Data Uniqueness via Gradient Similarity #

Summary #

This post outlines an experiment I ran to try to better understand the unique data inputs I’m using for model training. This is a modification of DVGS - “Data Valuation via Gradient Similarity”, that I’m calling DUGS (data uniquess via gradient simlarity).

Algorithm high level #

The high level idea is:

  1. Grab the following: a. An already trained model b. A random sampling of the data you would like to evalute of size X
  2. Initialize a map of {data_point_id, uniquess_dimension} to store differing data points.
  3. Run a training pass on each datapoint. Calculate the gradient up to a layer Z.
  4. Reduce the dimensionality of that vector via a random matrix {gradient_size, uniqueness_dimension} to reduce the cost of calculating gradient similarity. (Johnson-Lindenstrauss projections)
  5. Use cosine similarity to compare it to existing vectors in the list
    1. if the similarity is less than some threshold (0.3 by default) from any of the previous data points, add the new data point to the list.

Tunable parameters #

Data Set Size #

The size of the data set you are running the evaluation on will affect the runtime of the algorithm linearly.
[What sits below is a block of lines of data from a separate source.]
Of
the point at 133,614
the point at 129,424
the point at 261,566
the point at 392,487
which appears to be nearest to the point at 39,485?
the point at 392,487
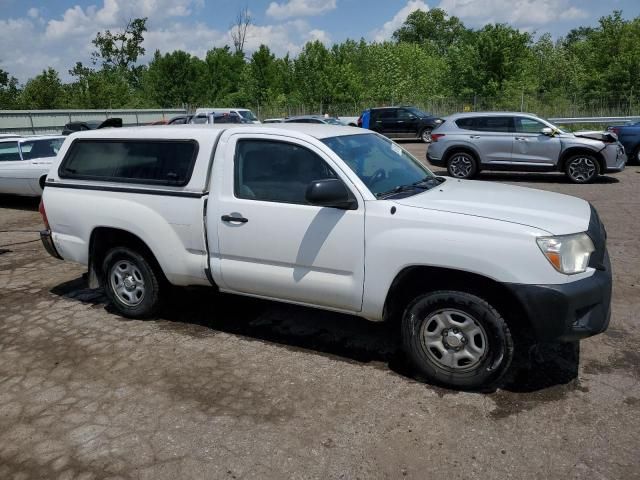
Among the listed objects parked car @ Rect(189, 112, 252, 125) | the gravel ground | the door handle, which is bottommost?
the gravel ground

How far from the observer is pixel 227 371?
423cm

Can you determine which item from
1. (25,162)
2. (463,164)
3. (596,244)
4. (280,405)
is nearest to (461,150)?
(463,164)

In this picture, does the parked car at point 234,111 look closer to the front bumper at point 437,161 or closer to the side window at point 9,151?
the front bumper at point 437,161

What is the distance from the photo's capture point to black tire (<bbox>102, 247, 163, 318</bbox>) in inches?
201

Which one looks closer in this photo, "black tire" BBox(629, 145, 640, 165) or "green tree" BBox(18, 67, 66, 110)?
"black tire" BBox(629, 145, 640, 165)

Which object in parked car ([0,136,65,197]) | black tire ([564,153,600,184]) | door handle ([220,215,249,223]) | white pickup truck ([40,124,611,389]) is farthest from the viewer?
black tire ([564,153,600,184])

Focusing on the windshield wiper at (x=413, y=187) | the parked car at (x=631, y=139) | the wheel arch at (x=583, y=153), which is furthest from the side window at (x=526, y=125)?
the windshield wiper at (x=413, y=187)

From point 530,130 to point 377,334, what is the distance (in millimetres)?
10098

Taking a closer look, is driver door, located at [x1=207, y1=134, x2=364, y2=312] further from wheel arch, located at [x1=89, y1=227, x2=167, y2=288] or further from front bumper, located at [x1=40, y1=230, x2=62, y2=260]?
front bumper, located at [x1=40, y1=230, x2=62, y2=260]

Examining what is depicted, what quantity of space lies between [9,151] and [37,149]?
572 mm

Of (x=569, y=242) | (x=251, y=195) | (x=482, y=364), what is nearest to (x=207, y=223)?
(x=251, y=195)

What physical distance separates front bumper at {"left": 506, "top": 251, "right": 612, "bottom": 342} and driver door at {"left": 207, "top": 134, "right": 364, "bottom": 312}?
1.12 m

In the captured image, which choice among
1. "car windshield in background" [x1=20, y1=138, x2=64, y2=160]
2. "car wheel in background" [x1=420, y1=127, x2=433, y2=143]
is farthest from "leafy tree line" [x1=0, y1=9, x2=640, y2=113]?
"car windshield in background" [x1=20, y1=138, x2=64, y2=160]

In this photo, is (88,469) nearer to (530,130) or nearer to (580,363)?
(580,363)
Uniqueness dimension via Johnson-lindestrauss lemma error #

The smaller the dimension size you can reduce to, the more efficient the calculation is.

The Johnson-Lindenstrauss Lemma states that preserving the vector dimensionality within an error bound e for a dataset size N is calculated as:

k > (8 * ln(N) / e^2)

Although we are only seeking a limited number of datasets, making this match the target full dataset size ensures that there is sufficient dimensionality to understand the nuances between the dataset. The main tunable parameter is the margin of error introduced by the reduction of matrix for comparison.

For example, for 10,000 images, and a desired error of 0.001, you would have to have a base 2 dimension of roughly 8 * ln(10000) / (0.001^2)) = 73682722, or somewhere between 2^26 ~ 2^27 (rounding to some base 2 size matrix is preferred to align with scheduling on processors which primarily have cache sizes, multithreaded processor / code SM counts that align to some multiple of 2).

Number of layers to backpropagate #

This one is a model-specific choice: the more layers that backpropagation is run, the runtime complexity will multiplied by the cost to compute the backpropagation of that layer.

As a rule of thumb, I think you want to only go back to the number of a relatively low number of layers: there is an intuition that the later layers of a model are the ones more correlated to fine-tuned behavior for the specific task. This is probably the behavior that one is most interested in, such as wehn trying to find more datapoints of similar, but underrepresented data, to increase the distribution thereof.

Results #

I tried this out in my sandbox against my toy model based on AlexNet, which uses the Imagenette dataset. Looking at the results visually, it looks like it was able to differentiate and find examples of each of the 10 categories:

2026-03-08-data-uniqueness-via-gradient-similarity-dugs.png

Future Experiments to try #

  • focus on the gradient of a specific layer (e.g. the embeddings)
  • use dimensionality reduction via Johnson-Lindenstrauss projections
  • can we use some form of k means clustering to help group the data points?
    • this would be helpful to see how many “categories” of data there are.